Authors:
Gerhard I, Monga B, Krahe J, Runnebaum B.

Title:
Chlorinated Hydrocarbons in Infertile Women

Journal:
Environmental Research Section A. 80:299-310, 1999.

Summary:
There is some evidence to suggest that exposure to chlorinated hydrocarbons (CHC) can have detrimental effects on fertility. Many chemicals labeled as chlorinated hydrocarbons share a number of important properties. In particular, they are generally fairly toxic, they are persistent in the environment, and they are bioaccumulated. Many of these compounds are estrogenic and disrupt progestational events, and/or partial or weak estrogen antagonists, and thus disrupt estrogen-dependent events. The present study was conducted to investigate peripheral blood PCP (pentachlorophenol), PCB (polychlorinated biphenyls), DDT and DDT-metabolites, HCH (hexachlorocyclohexane), and HCB (hexachlorobenzene) levels in 489 infertile women living in Germany in order to evaluate possible associations between environmental toxicant exposure and fertility.

Ninety percent of the subjects were German, and the foreigners were mainly Turkish. Multivariate regression analysis was used to correlate CHC concentrations to specific reproductive variables (i.e. endometriosis, uterine fibroids, miscarriage, primary infertility) and general factors (age, body mass index (BMI), nationality and smoking). At least one CHC level was elevated in 47% of the subjects, two in 30%, three in 10%, four in 5%, and five in 0.5% subjects, which were considered 'contaminated'. The concentrations of ß- and total HCH, DDT, HCB, and PCB increased significantly with increasing age as expected, however, CHC levels were not significantly correlated with occupation, smoking, or alcohol intake. Bioaccumulation of pollutants with increasing age is one factor suggested to increase risk of miscarriage and reduce pregnancy rate. Significantly greater levels of DDT, ß-HCH, and total HCH were measured in foreign women, whereas German women had significantly higher concentrations of HCB and PCB. ß-HCH was positively correlated to body weight with PCB levels highest in women with a low BMI. High HCH levels were observed in women with a history of previous miscarriages, positive thyroid or antinuclear antibodies, and uterine fibroids.

PCP concentrations were significantly elevated in women with a higher rate of miscarriage, positive antinuclear antibodies or alopecia. The association between high PCP levels and increased risk of miscarriage has also been confirmed in a related study in women exposed to wood preservatives (PCP source) compared to age-matched controls. PCB concentrations were significantly greater in women with endometriosis, positive auto- and thyroid antibodies. The immunotoxicity of PCB may contribute to the immunopathy of endometriosis. Elevated DDT concentrations were detected in women with presumed immunological infertility and lower conception rates. Finally, HCB levels were significantly higher in women with hyperprolactinemia and significantly lower in women with hyperandrogenemia.

Animal studies (rats, dogs, seals, monkeys) have demonstrated that CHC exposure causes adverse reproductive and developmental effects. In this study, the authors attempted to measure a wide range of CHC compounds examining a large number of reproductive and developmental endpoints. The authors first examined each reproductive endpoint and its association with CHC concentration independently. Although this form of analysis did reveal that PCP concentrations were elevated in women under certain conditions, this analysis does not take into account confounding variables such as age, nationality, smoking, body mass index. Using a more complicated test, multivariate regression, there did not appear to be an association between CHC concentration and reproductive endpoints (endometriosis, uterine fibroids, miscarriage etc.) when other variables were taken into account. The results of the cross-sectional analysis suggest that long-term exposure to low levels of CHCs may adversely affect human reproduction.

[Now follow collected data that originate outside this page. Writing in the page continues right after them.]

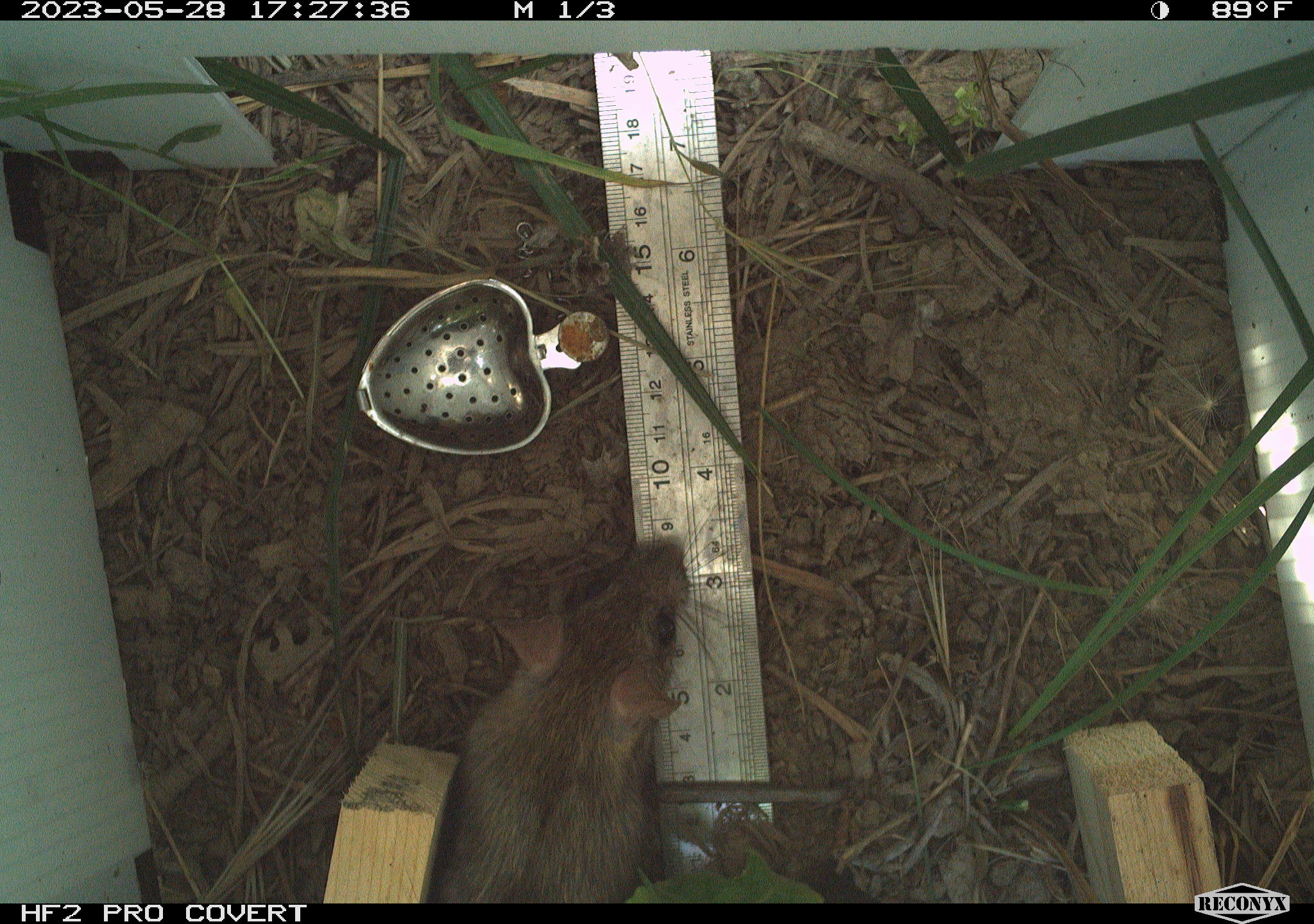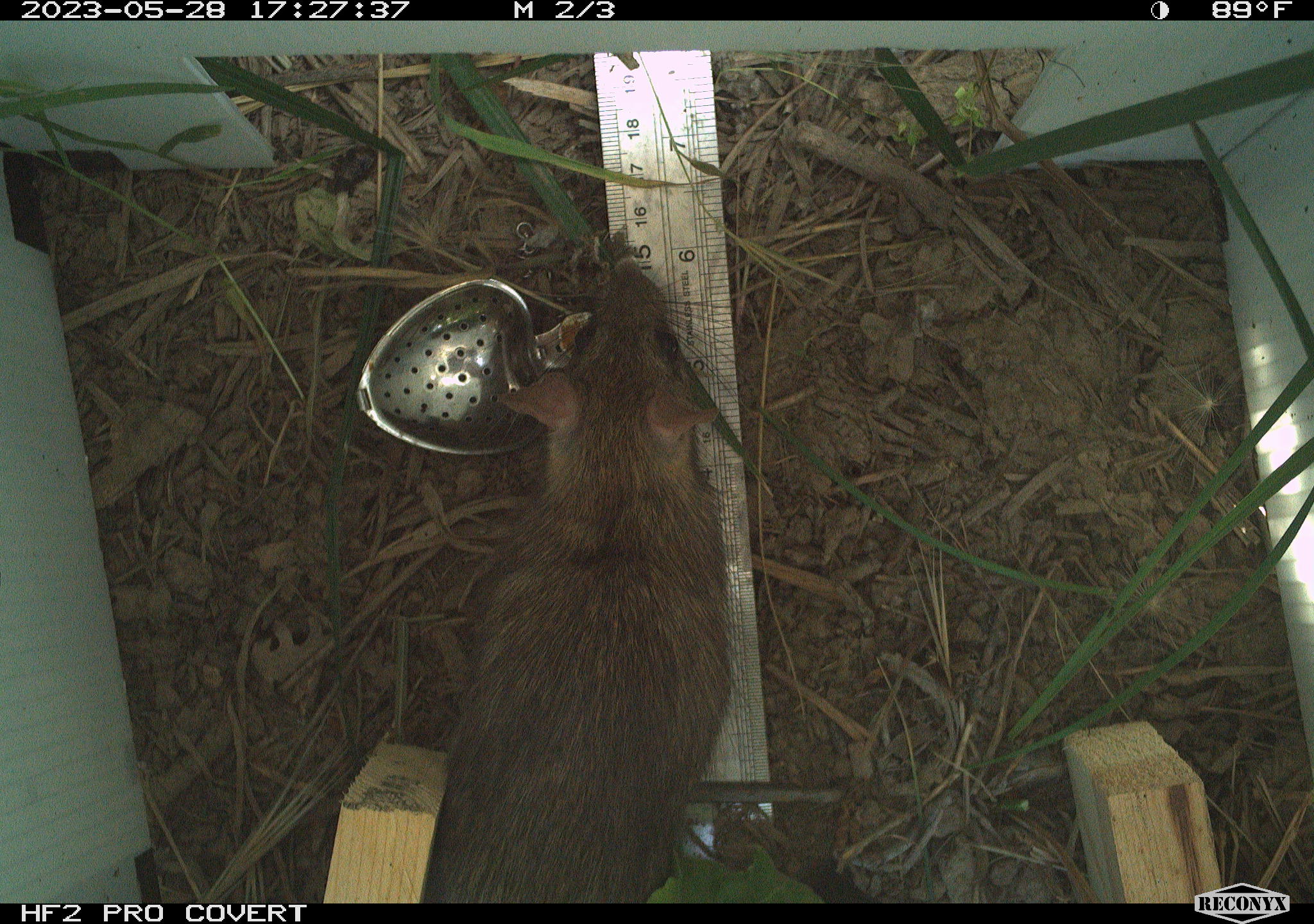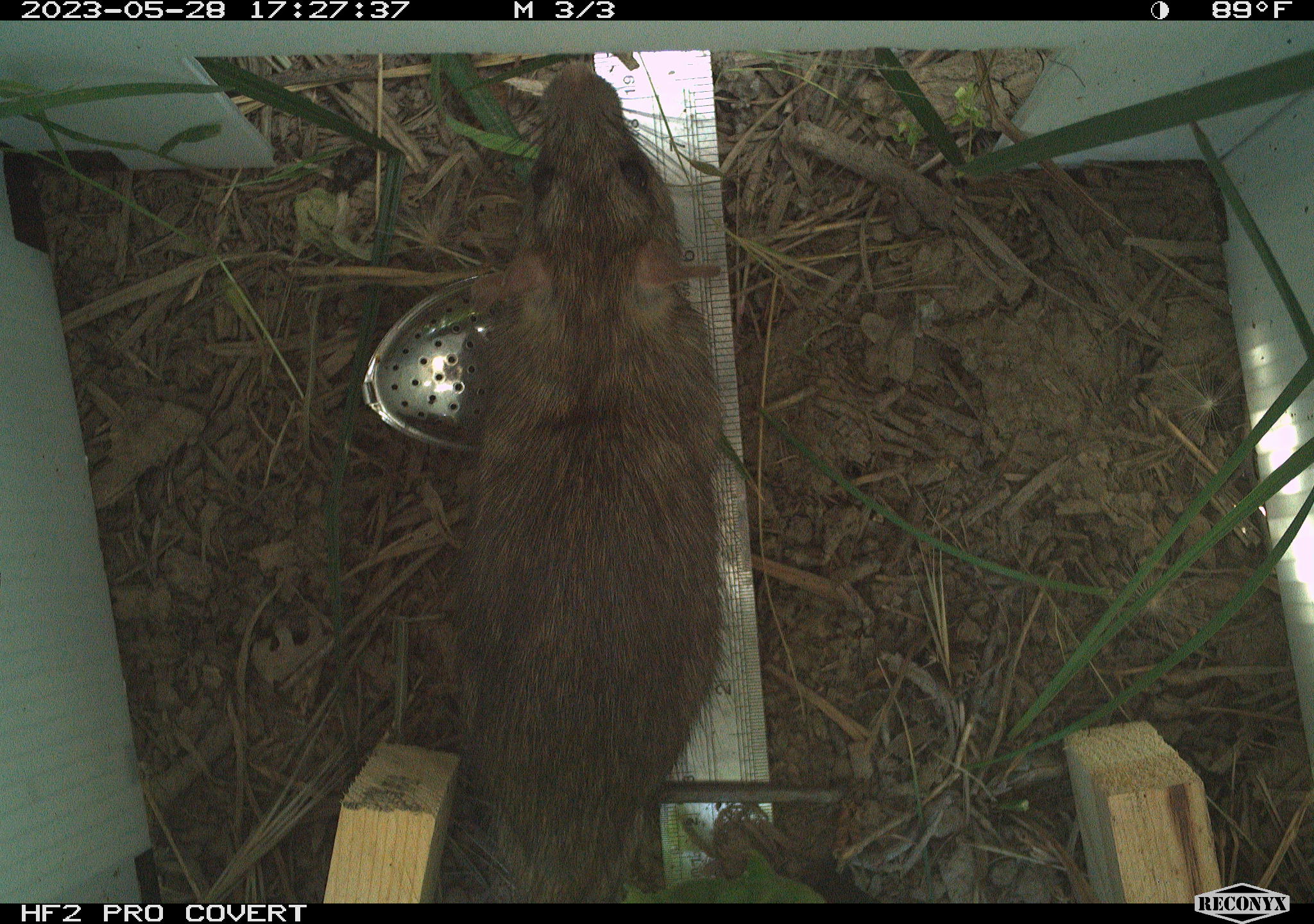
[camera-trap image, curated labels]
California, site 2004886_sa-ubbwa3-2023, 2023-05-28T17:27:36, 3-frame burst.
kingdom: Animalia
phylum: Chordata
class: Mammalia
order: Rodentia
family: Muridae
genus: Rattus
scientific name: Rattus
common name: rat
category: rattus species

Interpretation of the importance of elevated levels of CHC compounds in this population is extremely difficult for several reasons. First, no control population was used. It is possible that serum levels of CHC compounds are also elevated in fertile women. Second, the sample size in many of the diagnostic categories is extremely low (endometriosis n=28; uterine fibroids n=17) and some women were diagnosed with a combination of reproductive disorders. Third, the authors attempt to associate nationality with increased CHC levels, however, this study is poorly designed to examine this question. No attempt was made to match Germans and 'foreigners' on the basis of chemical exposure due to occupation, diet, agriculture and other factors. Again, as 90% of the study population was German the sample size of the 'foreign' population was too small for comparison. While the findings of elevated CHC levels in infertile women are interesting, it is unclear how these compounds might contribute to the etiology of infertility. Several different reproductive disorders were examined, some of which are hormonally dependent, whereas others have no clear etiology. The authors did not attempt to propose a mechanism(s) of action for these compounds with respect to infertility. Future controlled or cohort studies are necessary to investigate the possible association between environmental CHC exposure and the development of human reproductive disorders. It would be advisable to limit the scope of such studies to defined biological endpoints (ie. endometriosis) rather than general infertility (ie. primary infertility, hormonal disorders).